Saved entries:
■ ■ ■ ■ ■ ■ ■

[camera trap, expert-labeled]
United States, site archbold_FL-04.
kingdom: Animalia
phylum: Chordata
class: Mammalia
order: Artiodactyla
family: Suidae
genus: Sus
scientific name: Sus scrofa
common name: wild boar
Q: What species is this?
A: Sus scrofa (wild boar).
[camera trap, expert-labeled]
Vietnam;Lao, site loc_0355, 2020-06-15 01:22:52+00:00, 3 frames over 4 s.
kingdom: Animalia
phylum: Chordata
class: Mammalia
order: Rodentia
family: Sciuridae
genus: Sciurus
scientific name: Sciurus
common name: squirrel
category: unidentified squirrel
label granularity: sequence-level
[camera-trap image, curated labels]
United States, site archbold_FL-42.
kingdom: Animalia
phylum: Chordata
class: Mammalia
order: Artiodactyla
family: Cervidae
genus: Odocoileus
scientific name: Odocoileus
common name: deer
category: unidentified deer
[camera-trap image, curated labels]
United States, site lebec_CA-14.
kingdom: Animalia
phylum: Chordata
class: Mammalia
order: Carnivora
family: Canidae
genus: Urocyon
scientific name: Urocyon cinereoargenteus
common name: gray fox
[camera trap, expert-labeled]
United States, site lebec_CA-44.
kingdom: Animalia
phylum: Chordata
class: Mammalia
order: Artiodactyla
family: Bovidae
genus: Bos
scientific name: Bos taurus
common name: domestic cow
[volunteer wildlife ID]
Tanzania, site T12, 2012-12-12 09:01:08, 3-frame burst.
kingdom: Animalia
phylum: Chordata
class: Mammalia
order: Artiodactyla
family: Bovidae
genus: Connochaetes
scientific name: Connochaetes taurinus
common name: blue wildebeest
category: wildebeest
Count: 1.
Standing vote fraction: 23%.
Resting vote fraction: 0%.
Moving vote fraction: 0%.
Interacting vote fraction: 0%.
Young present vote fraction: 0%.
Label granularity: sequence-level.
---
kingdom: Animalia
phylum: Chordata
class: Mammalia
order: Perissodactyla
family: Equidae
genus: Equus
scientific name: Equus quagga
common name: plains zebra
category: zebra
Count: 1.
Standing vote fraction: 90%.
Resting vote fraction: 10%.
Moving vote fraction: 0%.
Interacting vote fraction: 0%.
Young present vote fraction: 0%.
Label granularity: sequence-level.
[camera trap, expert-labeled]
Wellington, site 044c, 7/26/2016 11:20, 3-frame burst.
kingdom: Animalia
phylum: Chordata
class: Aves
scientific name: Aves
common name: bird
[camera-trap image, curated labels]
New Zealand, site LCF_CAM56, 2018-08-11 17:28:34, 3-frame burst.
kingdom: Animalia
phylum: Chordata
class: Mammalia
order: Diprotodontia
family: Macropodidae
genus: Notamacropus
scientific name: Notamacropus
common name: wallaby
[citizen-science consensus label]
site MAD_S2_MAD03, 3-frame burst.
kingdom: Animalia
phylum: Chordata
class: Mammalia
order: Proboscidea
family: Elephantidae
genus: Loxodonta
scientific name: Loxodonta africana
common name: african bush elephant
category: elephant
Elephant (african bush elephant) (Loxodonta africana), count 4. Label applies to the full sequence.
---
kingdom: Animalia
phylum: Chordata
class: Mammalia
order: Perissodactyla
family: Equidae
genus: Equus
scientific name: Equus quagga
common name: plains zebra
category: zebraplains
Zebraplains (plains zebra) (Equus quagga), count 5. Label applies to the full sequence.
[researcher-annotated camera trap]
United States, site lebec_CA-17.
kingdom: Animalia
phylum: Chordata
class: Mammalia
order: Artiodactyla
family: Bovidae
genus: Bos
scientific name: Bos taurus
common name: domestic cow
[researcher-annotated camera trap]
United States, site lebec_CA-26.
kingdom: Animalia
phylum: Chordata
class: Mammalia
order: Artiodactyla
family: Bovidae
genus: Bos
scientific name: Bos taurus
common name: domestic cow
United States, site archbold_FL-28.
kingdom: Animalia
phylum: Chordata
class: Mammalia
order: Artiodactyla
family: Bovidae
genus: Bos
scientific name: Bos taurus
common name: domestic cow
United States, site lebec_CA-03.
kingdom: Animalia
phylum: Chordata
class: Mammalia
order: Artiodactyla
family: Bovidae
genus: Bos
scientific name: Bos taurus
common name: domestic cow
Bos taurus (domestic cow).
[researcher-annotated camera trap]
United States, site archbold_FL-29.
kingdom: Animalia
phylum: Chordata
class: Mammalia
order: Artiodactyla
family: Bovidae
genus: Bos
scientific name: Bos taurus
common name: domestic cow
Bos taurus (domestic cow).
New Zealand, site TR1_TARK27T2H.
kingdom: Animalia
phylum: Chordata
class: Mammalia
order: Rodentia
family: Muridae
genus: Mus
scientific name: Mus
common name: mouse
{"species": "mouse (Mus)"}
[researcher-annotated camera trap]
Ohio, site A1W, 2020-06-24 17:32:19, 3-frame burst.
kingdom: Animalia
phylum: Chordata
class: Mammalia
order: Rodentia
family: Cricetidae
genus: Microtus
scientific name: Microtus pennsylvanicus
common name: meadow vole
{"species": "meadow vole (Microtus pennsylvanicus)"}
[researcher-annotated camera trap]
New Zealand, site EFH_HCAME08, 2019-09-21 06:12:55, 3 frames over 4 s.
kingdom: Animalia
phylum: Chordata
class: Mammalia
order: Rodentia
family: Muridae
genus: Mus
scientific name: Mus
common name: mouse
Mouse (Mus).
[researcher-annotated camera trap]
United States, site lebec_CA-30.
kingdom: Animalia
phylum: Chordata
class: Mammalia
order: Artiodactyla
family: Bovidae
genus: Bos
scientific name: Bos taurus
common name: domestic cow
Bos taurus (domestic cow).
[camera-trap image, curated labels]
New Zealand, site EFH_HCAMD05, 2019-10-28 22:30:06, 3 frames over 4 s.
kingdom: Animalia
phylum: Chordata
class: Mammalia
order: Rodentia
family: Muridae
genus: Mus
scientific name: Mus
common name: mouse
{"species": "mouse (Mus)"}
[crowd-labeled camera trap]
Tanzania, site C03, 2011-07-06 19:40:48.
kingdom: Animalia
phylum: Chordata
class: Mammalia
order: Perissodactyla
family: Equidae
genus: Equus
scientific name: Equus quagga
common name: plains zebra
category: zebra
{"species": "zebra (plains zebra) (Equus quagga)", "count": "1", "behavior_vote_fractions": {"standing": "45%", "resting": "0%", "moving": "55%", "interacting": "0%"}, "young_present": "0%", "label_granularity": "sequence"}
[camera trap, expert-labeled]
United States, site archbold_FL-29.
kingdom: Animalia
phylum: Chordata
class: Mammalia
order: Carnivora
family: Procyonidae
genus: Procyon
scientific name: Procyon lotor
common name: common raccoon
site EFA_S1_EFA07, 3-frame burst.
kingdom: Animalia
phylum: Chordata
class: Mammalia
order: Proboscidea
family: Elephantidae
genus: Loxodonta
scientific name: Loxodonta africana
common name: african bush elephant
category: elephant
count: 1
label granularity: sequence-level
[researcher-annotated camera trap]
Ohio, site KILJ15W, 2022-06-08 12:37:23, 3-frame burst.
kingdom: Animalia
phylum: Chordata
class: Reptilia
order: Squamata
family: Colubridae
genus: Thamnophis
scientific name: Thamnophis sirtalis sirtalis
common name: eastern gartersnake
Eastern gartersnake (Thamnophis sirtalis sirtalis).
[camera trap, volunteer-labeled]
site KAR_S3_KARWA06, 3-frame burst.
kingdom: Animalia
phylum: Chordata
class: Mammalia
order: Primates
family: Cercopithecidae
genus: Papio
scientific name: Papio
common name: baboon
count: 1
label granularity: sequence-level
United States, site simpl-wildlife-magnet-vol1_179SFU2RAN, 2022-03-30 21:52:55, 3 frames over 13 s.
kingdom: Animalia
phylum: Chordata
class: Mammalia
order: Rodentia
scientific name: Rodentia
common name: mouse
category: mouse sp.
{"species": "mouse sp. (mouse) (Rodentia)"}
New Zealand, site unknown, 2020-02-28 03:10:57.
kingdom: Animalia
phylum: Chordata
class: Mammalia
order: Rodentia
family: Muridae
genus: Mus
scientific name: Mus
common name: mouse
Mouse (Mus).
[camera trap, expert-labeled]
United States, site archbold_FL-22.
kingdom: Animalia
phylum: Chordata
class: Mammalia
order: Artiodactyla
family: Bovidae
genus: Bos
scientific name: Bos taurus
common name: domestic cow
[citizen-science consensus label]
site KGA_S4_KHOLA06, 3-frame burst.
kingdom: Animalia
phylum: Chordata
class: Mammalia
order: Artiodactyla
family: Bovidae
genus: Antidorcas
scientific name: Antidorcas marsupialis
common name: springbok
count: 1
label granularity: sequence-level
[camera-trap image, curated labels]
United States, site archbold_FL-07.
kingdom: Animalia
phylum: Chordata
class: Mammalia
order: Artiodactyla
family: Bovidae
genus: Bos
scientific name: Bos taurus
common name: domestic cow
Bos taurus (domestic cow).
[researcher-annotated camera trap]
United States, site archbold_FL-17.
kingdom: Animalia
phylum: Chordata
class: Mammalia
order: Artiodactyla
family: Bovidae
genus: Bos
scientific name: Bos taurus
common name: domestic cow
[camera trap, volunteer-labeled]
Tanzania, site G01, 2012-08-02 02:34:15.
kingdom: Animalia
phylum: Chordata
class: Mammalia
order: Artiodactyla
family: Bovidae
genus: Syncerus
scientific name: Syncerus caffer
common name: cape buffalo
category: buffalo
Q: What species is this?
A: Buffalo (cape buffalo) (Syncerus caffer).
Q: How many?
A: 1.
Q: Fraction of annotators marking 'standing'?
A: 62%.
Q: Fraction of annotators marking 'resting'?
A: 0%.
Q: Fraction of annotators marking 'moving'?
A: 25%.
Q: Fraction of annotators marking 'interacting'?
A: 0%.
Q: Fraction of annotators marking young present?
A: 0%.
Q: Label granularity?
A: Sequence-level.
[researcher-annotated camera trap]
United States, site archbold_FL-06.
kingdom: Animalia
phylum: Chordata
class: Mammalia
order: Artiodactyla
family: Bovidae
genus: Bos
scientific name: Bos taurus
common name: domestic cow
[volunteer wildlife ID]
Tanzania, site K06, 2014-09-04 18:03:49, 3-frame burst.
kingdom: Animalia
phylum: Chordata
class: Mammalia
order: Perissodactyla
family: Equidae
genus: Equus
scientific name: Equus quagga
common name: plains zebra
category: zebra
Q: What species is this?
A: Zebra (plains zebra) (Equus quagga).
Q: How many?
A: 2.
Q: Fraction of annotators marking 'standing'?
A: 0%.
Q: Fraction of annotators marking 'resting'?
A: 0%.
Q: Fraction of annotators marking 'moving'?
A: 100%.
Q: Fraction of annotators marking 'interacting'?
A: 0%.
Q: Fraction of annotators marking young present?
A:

■ ■ ■ ■ ■ ■ ■

§ **Exercise objective**: Filter on the word "burst": copy each matching line from the entries above.

§ **Task solution**:
Tanzania, site T12, 2012-12-12 09:01:08, 3-frame burst.
Wellington, site 044c, 7/26/2016 11:20, 3-frame burst.
New Zealand, site LCF_CAM56, 2018-08-11 17:28:34, 3-frame burst.
site MAD_S2_MAD03, 3-frame burst.
Ohio, site A1W, 2020-06-24 17:32:19, 3-frame burst.
site EFA_S1_EFA07, 3-frame burst.
Ohio, site KILJ15W, 2022-06-08 12:37:23, 3-frame burst.
site KAR_S3_KARWA06, 3-frame burst.
site KGA_S4_KHOLA06, 3-frame burst.
Tanzania, site K06, 2014-09-04 18:03:49, 3-frame burst.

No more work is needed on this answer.